*Exercise material*
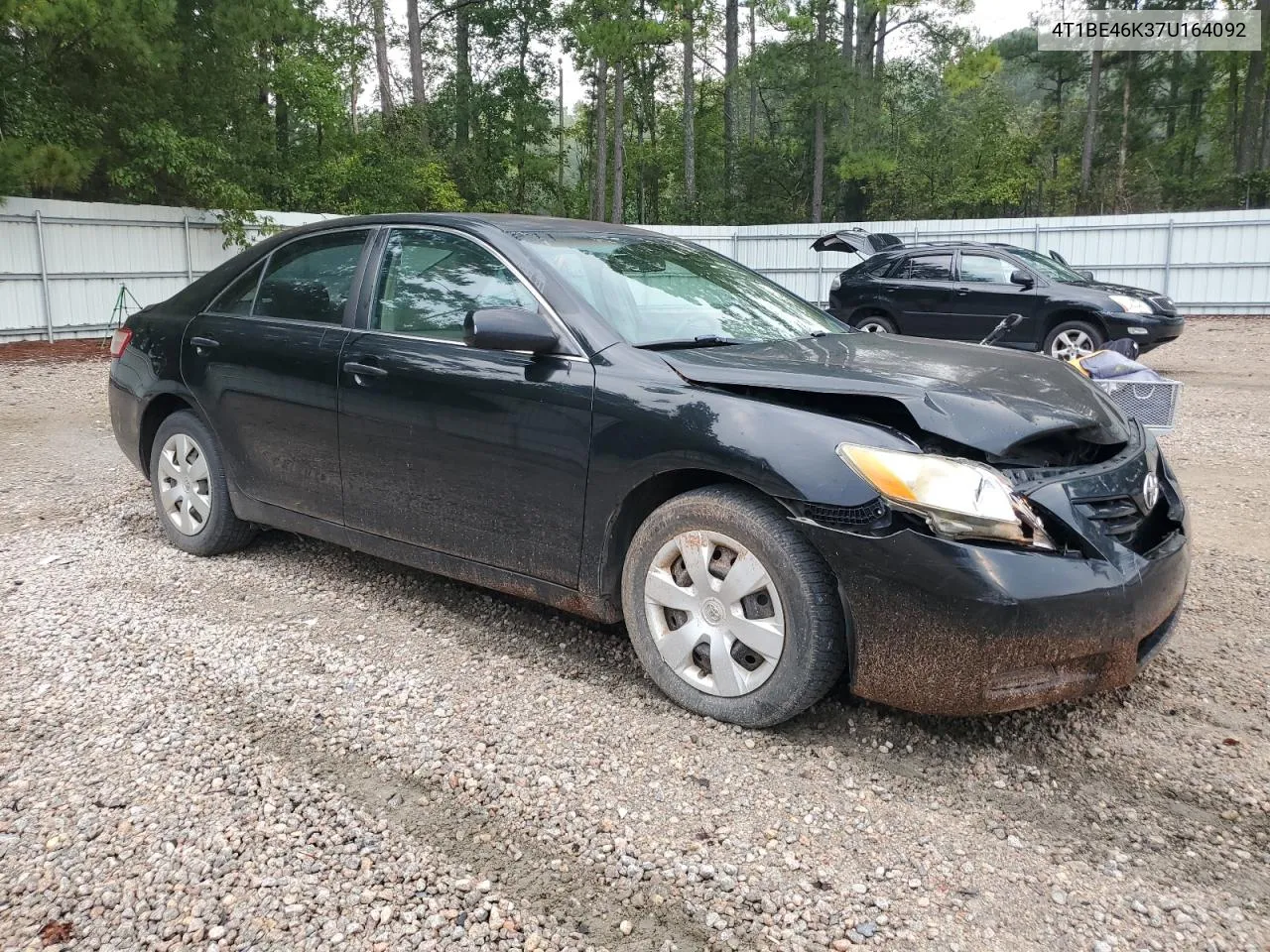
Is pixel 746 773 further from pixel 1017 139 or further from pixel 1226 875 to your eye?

...

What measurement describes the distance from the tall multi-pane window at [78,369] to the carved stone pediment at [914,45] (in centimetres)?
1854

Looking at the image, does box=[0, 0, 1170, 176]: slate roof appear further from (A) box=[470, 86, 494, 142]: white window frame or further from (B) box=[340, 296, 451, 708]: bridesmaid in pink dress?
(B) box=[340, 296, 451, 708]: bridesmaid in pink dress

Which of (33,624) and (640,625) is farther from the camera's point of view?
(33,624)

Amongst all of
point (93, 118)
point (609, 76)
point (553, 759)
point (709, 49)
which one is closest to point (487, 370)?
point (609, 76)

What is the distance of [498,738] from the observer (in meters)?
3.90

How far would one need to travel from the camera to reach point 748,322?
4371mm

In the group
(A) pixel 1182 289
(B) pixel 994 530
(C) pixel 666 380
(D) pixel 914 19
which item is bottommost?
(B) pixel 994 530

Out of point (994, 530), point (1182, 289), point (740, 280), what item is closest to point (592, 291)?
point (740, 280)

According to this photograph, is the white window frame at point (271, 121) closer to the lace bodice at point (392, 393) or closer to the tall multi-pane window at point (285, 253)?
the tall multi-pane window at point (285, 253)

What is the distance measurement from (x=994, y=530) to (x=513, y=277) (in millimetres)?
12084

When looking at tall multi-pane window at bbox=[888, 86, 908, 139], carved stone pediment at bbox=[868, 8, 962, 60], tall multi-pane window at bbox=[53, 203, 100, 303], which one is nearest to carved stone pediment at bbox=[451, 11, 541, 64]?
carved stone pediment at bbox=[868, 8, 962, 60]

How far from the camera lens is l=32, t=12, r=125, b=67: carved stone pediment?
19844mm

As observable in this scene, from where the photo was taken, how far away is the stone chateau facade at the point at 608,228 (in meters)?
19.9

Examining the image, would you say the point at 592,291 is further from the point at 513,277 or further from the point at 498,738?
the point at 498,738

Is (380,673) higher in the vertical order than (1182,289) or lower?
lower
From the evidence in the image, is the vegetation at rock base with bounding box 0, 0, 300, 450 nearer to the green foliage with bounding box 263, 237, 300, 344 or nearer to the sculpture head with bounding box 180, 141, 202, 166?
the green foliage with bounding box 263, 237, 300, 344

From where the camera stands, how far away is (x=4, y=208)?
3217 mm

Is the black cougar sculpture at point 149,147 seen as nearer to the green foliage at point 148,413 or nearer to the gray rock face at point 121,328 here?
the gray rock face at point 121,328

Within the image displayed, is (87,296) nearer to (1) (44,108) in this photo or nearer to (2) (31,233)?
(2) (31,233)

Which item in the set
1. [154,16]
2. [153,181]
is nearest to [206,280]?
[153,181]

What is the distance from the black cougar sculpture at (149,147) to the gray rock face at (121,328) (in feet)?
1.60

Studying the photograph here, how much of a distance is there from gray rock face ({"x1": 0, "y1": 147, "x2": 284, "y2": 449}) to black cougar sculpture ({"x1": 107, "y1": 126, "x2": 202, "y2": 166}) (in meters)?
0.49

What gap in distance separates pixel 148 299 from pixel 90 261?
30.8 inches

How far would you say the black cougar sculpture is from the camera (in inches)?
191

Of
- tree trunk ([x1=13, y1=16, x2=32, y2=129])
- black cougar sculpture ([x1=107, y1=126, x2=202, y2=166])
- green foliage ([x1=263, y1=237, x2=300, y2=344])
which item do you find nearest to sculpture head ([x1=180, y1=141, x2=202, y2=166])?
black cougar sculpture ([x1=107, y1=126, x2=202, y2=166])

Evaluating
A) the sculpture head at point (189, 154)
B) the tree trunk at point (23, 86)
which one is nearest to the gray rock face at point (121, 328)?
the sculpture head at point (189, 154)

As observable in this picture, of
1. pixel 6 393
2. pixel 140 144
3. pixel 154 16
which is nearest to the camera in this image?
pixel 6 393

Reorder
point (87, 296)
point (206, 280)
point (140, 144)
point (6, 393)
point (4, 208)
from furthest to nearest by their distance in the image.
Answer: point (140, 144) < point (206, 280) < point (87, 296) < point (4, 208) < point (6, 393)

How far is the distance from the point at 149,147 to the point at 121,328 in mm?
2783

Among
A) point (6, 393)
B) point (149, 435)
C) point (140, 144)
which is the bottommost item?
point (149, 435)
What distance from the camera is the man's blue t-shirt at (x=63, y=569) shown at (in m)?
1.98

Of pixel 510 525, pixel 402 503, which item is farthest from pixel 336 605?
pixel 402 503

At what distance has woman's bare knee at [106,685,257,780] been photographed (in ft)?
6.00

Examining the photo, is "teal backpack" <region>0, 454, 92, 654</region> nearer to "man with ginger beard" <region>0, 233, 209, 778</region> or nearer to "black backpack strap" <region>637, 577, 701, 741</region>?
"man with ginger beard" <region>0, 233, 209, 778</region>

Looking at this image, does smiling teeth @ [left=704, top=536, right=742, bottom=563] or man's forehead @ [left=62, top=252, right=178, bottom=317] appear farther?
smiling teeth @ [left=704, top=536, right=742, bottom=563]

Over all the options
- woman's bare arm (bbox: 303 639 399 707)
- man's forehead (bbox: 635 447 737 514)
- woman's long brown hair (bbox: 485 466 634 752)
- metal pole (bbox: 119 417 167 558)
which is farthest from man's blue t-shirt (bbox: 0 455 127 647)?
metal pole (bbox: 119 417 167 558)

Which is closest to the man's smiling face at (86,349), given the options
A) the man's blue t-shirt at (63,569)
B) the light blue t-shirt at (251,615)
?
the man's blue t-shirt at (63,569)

*Exercise*
Gather every line in the entries above that contains the word "dress".

*Output of the exercise*
Looking at the image, does box=[0, 0, 1170, 176]: slate roof appear further from (A) box=[470, 86, 494, 142]: white window frame or further from (B) box=[340, 296, 451, 708]: bridesmaid in pink dress?
(B) box=[340, 296, 451, 708]: bridesmaid in pink dress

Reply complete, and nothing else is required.